Appendix F. Timeline of major project activities.

Format: The narrative must not exceed 25 pages in length (excluding forms, assurances, and appendixes) and must be submitted on 8 1/2- by 11-inch paper, double-spaced on one side of the paper in a standard 10- or 12-point font. Appendixes B-F in total cannot exceed 20 pages.

Award Period: This project will be funded initially for an 18-month budget period for Phase I of a 66-month project period. Funding in the second and subsequent budget periods will depend on grantee performance, availability of funds, and other criteria established at the time of the award.

Award Amount: Up to $2.7 million is available for three to six cooperative agreements. The initial awards will range from approximately $425,000 (rural/tribal sites) to $925,000 (urban sites) each for an initial 18-month budget period of a 66-month project period.

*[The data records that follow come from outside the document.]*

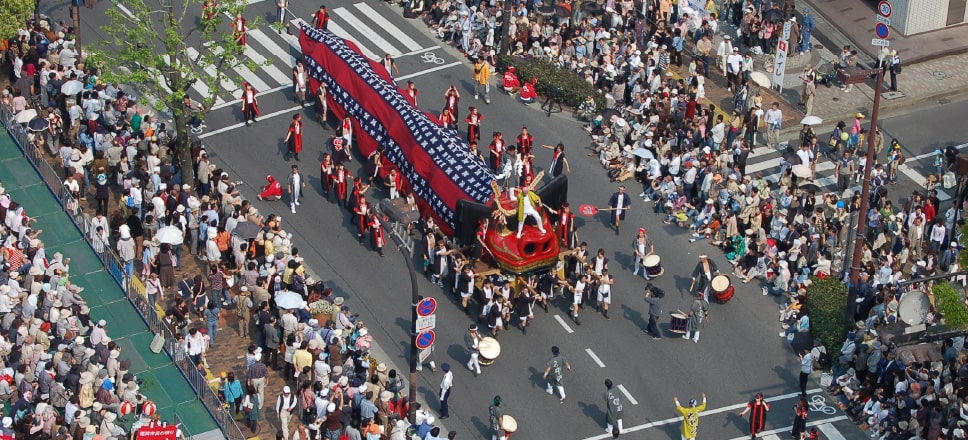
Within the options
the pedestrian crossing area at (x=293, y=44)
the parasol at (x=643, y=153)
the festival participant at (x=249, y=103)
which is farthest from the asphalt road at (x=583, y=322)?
the pedestrian crossing area at (x=293, y=44)

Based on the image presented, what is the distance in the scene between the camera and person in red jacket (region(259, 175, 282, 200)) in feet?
171

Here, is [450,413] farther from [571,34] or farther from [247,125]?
[571,34]

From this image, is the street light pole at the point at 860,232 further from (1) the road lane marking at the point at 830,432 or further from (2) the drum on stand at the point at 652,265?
(2) the drum on stand at the point at 652,265

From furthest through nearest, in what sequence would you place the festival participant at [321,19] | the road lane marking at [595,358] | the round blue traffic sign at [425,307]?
the festival participant at [321,19] → the road lane marking at [595,358] → the round blue traffic sign at [425,307]

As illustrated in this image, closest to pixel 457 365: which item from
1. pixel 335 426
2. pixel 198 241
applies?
pixel 335 426

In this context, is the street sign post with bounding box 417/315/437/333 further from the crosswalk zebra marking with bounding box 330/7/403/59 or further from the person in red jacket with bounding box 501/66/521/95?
the crosswalk zebra marking with bounding box 330/7/403/59

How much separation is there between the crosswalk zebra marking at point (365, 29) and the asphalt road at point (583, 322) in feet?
12.3

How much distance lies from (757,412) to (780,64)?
55.4ft

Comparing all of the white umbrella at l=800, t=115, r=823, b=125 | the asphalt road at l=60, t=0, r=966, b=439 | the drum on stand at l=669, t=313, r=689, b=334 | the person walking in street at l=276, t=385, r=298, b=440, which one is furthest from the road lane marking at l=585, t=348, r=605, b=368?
the white umbrella at l=800, t=115, r=823, b=125

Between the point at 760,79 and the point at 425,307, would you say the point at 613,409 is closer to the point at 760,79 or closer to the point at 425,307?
the point at 425,307

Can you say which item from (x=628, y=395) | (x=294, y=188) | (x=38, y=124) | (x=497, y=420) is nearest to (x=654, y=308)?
(x=628, y=395)

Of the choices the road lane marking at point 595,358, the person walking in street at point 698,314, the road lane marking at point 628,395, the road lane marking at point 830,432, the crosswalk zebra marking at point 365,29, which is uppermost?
the crosswalk zebra marking at point 365,29

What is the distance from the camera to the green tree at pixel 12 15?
54406 mm

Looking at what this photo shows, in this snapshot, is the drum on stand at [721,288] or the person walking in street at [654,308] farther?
the drum on stand at [721,288]
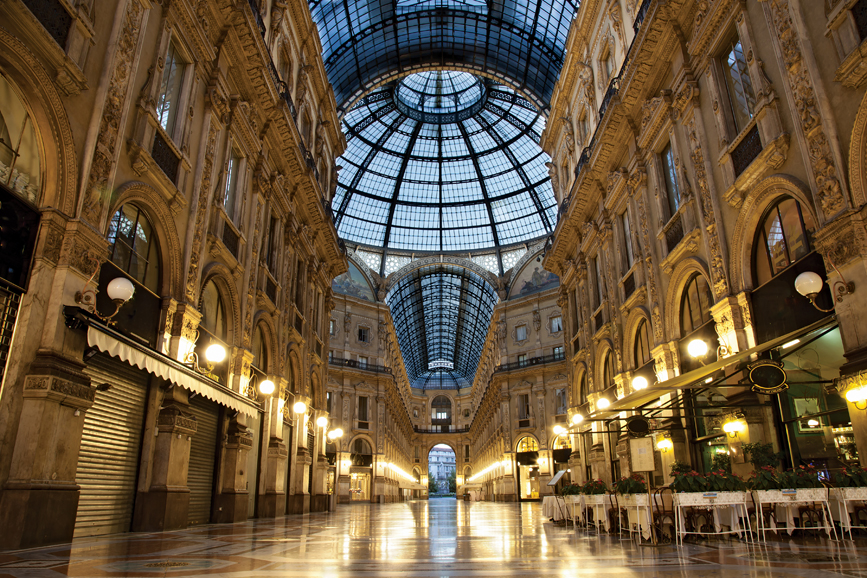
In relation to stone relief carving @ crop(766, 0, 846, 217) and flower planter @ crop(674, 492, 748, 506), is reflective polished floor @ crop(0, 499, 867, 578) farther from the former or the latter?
stone relief carving @ crop(766, 0, 846, 217)

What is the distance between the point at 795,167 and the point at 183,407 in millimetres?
13093

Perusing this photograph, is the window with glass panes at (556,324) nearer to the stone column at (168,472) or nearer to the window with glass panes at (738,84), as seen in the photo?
the window with glass panes at (738,84)

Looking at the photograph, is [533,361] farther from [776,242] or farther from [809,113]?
[809,113]

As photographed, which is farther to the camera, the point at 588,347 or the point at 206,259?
the point at 588,347

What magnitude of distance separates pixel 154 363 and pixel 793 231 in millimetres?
11958

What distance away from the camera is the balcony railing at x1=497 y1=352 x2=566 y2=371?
147 ft

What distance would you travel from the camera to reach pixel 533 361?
151ft

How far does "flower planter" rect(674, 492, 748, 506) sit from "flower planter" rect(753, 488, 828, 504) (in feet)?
0.74

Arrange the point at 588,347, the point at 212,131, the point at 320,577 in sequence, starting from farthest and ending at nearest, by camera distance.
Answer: the point at 588,347 < the point at 212,131 < the point at 320,577

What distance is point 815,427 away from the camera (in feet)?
34.7

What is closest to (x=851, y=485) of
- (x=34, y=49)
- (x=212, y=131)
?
(x=34, y=49)

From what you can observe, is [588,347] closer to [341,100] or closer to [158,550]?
[158,550]

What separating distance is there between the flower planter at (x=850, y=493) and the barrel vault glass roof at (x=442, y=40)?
27.0 metres

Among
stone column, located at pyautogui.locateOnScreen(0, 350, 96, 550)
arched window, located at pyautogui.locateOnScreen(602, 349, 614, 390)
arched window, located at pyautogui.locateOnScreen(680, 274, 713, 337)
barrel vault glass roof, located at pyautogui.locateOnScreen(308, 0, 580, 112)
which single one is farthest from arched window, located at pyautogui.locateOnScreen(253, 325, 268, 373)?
barrel vault glass roof, located at pyautogui.locateOnScreen(308, 0, 580, 112)
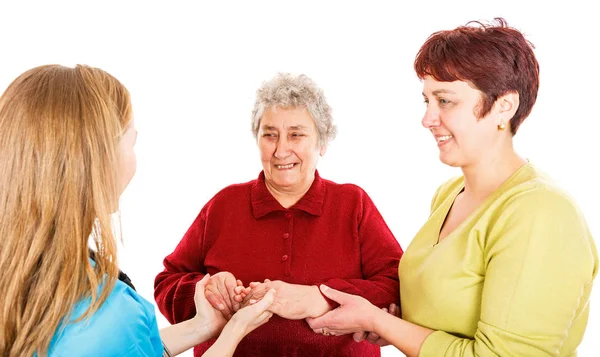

Once the planning phase has been completed and the plan approved, the balance of implementation funds for the initial budget period will be released.

The amount of implementation funds to be awarded under future budget periods is contingent upon the quality and viability of implementation plans, compliance with the terms and conditions of the grant award, the amount of leveraged funds available for implementation, and the availability of funds for award under this program.

Delivery Instructions: All application packages must be mailed or delivered to the Office of Juvenile Justice and Delinquency Prevention, c/o Juvenile Justice Resource Center, 1600 Research Boulevard, Mail Stop 2K, Rockville, MD 20850; 301 251 5535. Note: In the lower left-hand corner of the envelope, you must clearly write "Safe Kids/Safe Streets Community Approaches To Reducing Abuse and Neglect and Preventing Delinquency."

Due Date: Applicants are responsible for ensuring that the original and five copies of the application package are received by 5 p.m. EDT on September 9, 1996.

Contact: For further information call Robin V. Delany-Shabazz, 202 307 9963, or send an e-mail inquiry to [email protected].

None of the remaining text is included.